> **ESERCIZIO SCRITTO A**: Cita dall'articolo sui selfie con gli animali il passo che comincia con "Un ottimo esempio" e finisce con "scattare, pensiamoci sempre.".
> **ESERCIZIO SCRITTO B**: Nell'articolo sui selfie con gli animali, quale social ha già promesso di censurare alcuni selfie, e con quali animali per esempio?

> **ARTICOLO**:
************

Anche il piccolo animaletto di origini Australiane, il Quokka, è stato vittima di selfie sfrenati da parte di turisti e abitanti del posto. Lui non era per nulla a suo agio negli scatti, rivelano gli zoologi, nonostante avesse la faccia sorridente.
Per questo l’associazione ha invitato i governi a sensibilizzare i turisti sul problema e ha contattato i principali social media, da Twitter a Facebook, per farsi che un maggior numero di utenti possa rendersi conto che non solo questo sfruttamento lede alla vita di moltissimi animali ma che incoraggia in qualche modo il mercato nero del bracconaggio che spinge cacciatori di frode a catturare in maniera barbara tantissimi esemplari anche in via d’estinzione. Ci sono poi social come Tinder che hanno già promesso di censurare alcuni selfie, come ad esempio quelli con le tigri.
Un ottimo esempio che possiamo dare sarà quello di evitare di farsi foto con animali in braccio, a non scattare se questi sono stati legati o segregati in qualche modo o se appaiono in condizioni precarie. Si può invece fare una foto se l’animale è in natura, nel suo habitat, purché sia a una distanza di sicurezza e sia libero di muoversi, dunque non prigioniero.
Prima di scattare, pensiamoci sempre.

************

> **DATI DISPONIBILI**:
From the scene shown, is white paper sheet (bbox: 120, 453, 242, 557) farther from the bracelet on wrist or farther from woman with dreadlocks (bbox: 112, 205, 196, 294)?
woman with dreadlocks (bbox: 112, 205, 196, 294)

************

> **RISPOSTA CORRETTA A**:
Un ottimo esempio che possiamo dare sarà quello di evitare di farsi foto con animali in braccio, a non scattare se questi sono stati legati o segregati in qualche modo o se appaiono in condizioni precarie. Si può invece fare una foto se l’animale è in natura, nel suo habitat, purché sia a una distanza di sicurezza e sia libero di muoversi, dunque non prigioniero.
Prima di scattare, pensiamoci sempre.

> **RISPOSTA CORRETTA B**: Tinder, per esempio i selfie con le tigri.